* REQUIRED ACTION *
Each line below from the line with "Figure 2 for" to the line with "Stone et al." must be copied exactly, including those two, and no picture may appear in the copy.

Scraped caption text data

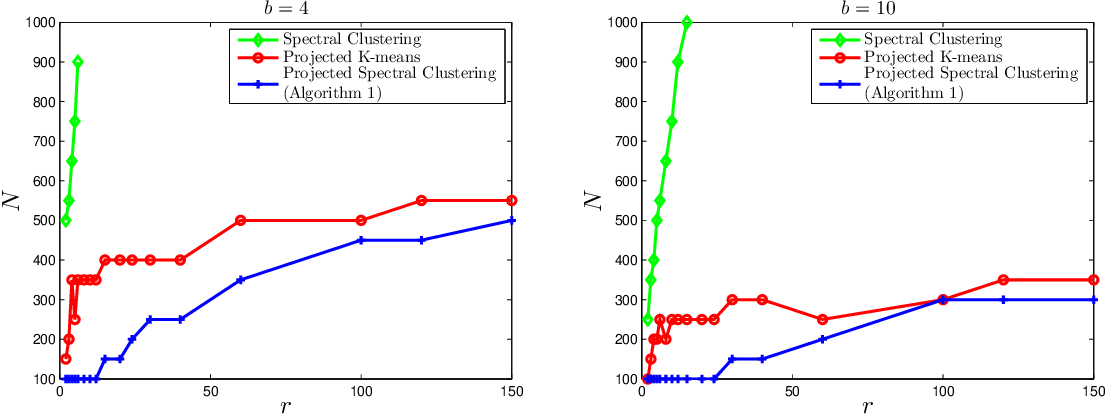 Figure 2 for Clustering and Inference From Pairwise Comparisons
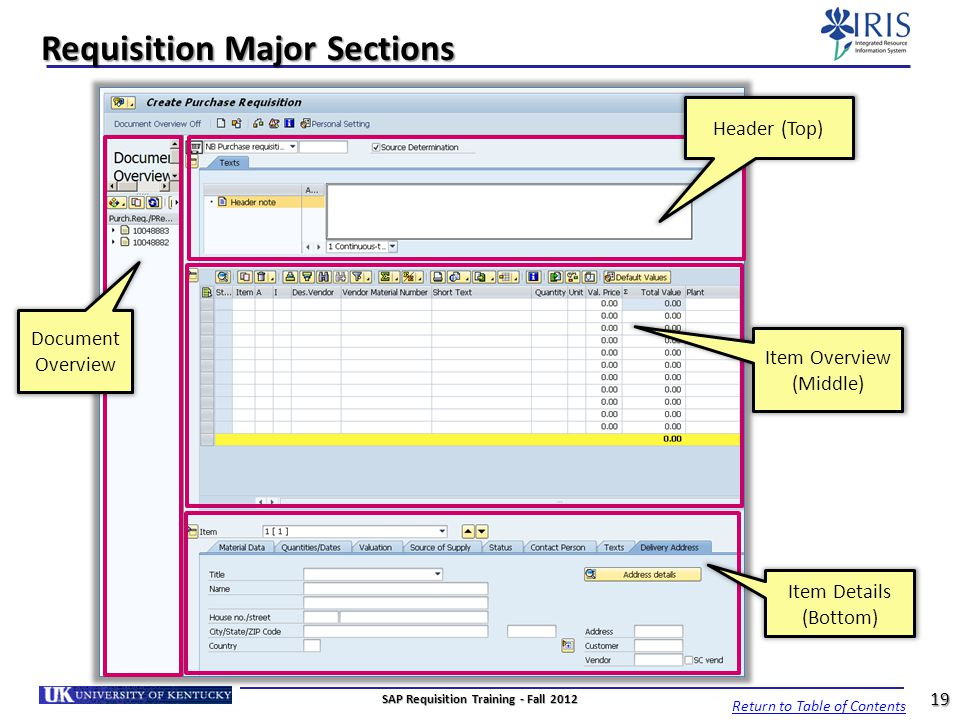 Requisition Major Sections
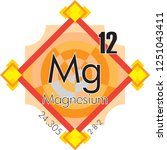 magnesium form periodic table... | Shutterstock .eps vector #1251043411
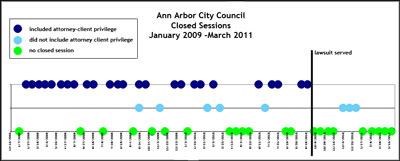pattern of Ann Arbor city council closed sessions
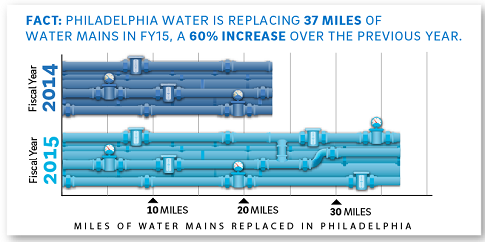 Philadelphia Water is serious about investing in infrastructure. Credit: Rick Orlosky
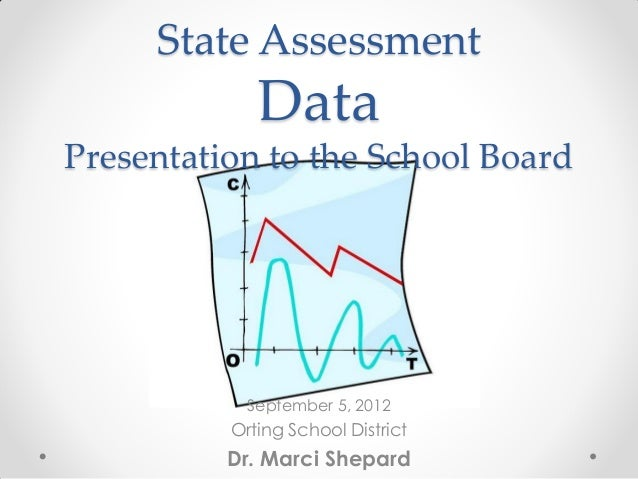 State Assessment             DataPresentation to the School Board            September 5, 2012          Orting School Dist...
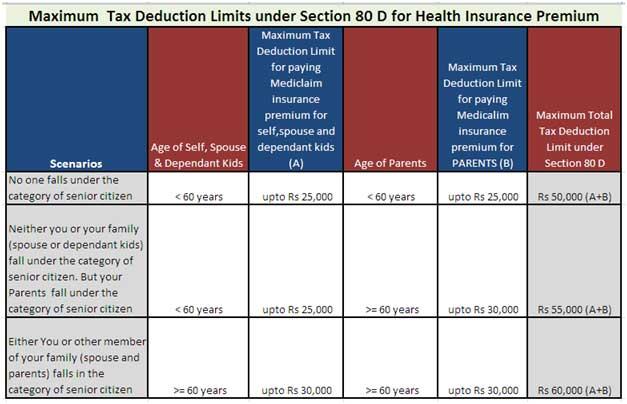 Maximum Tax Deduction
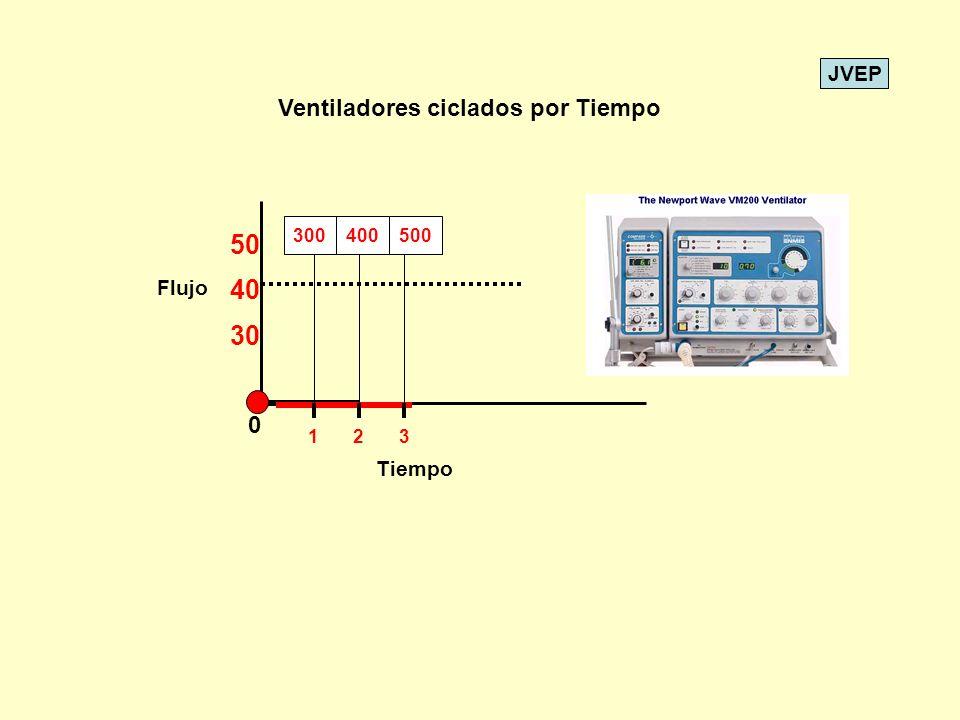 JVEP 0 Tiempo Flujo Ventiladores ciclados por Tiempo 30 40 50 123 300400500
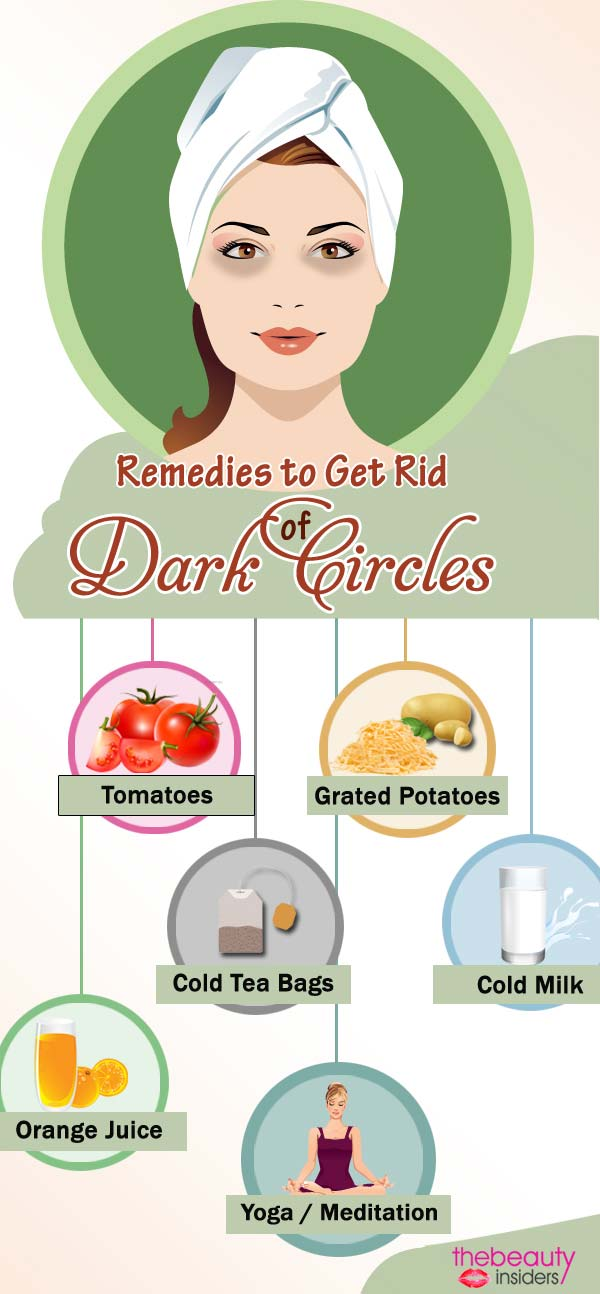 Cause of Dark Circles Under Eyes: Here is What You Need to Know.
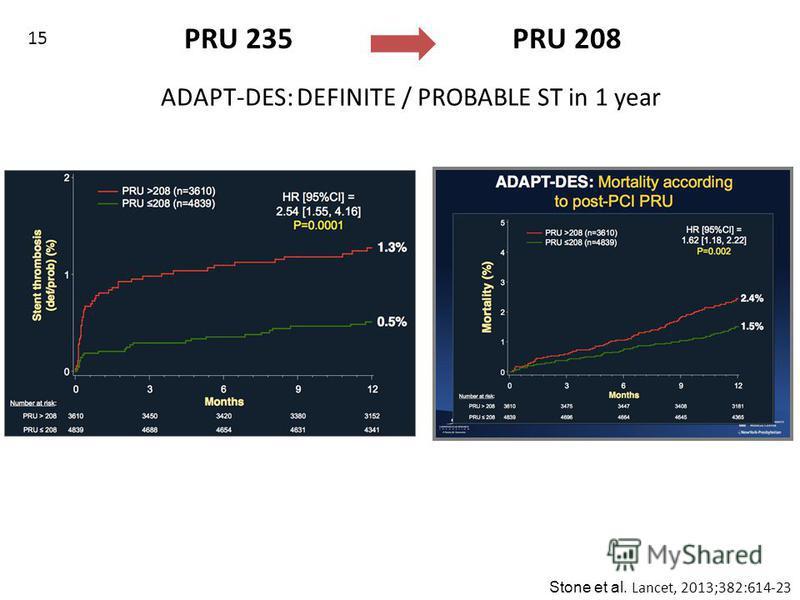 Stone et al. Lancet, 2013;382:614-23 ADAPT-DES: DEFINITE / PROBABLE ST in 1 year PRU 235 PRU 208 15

--

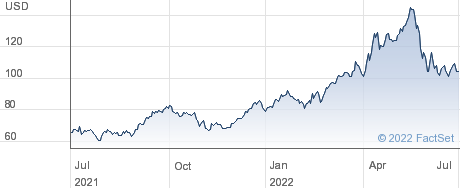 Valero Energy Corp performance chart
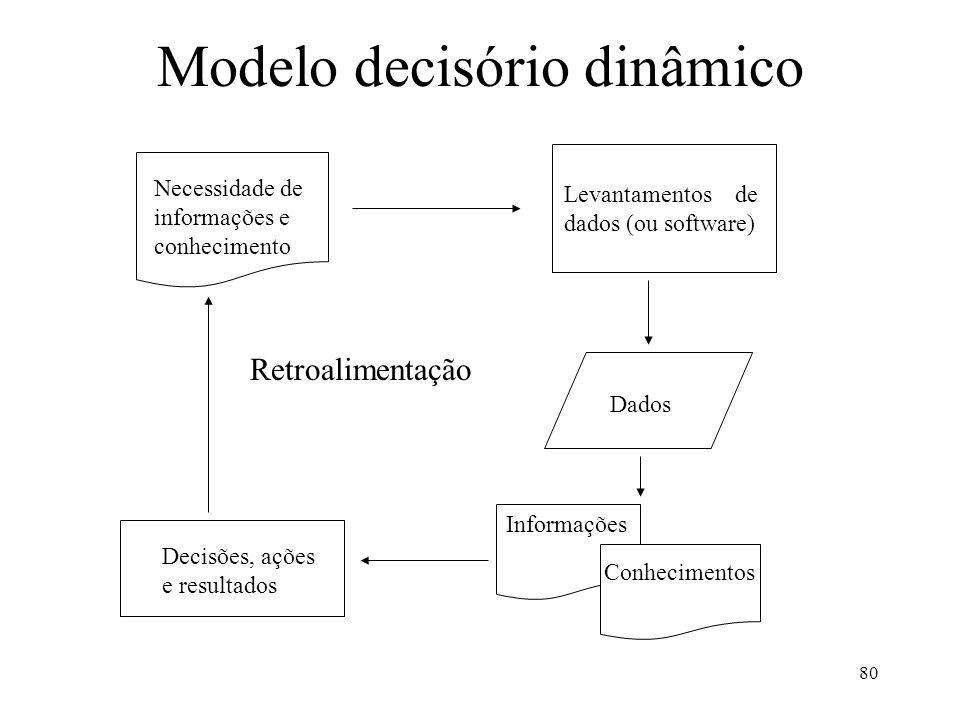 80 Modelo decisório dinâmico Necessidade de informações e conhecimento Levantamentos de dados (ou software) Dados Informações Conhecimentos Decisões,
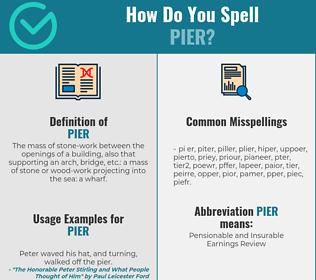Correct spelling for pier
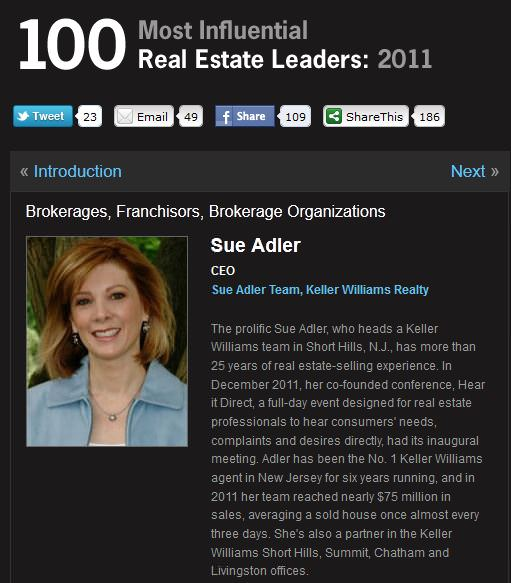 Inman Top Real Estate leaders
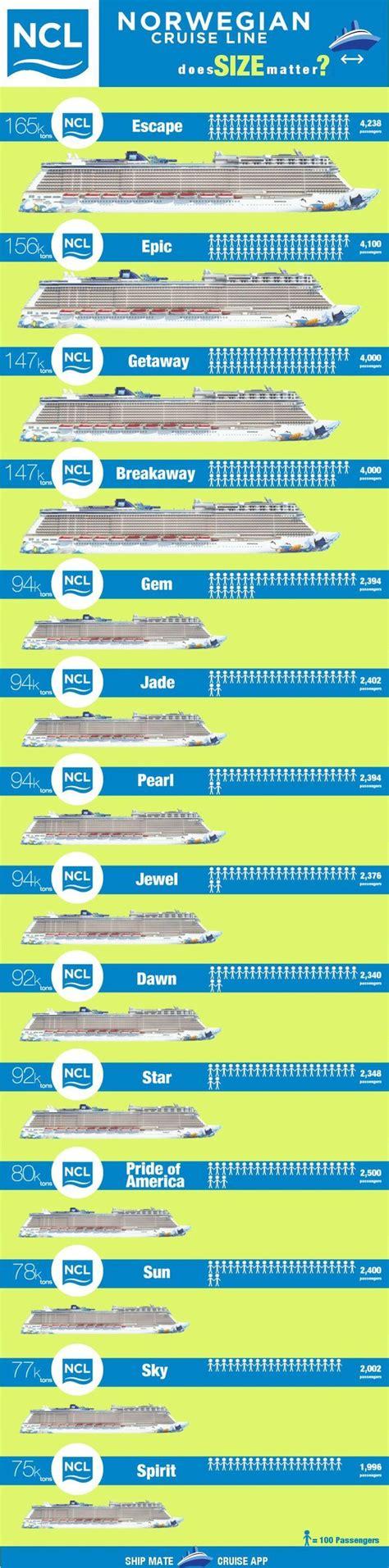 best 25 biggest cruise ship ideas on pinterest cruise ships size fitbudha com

* RESULT FOR THIS EXERCISE *
 Figure 2 for Clustering and Inference From Pairwise Comparisons
 Requisition Major Sections
 magnesium form periodic table... | Shutterstock .eps vector #1251043411
pattern of Ann Arbor city council closed sessions
 Philadelphia Water is serious about investing in infrastructure. Credit: Rick Orlosky
 State Assessment             DataPresentation to the School Board            September 5, 2012          Orting School Dist...
 Maximum Tax Deduction
 JVEP 0 Tiempo Flujo Ventiladores ciclados por Tiempo 30 40 50 123 300400500
 Cause of Dark Circles Under Eyes: Here is What You Need to Know.
 Stone et al. Lancet, 2013;382:614-23 ADAPT-DES: DEFINITE / PROBABLE ST in 1 year PRU 235 PRU 208 15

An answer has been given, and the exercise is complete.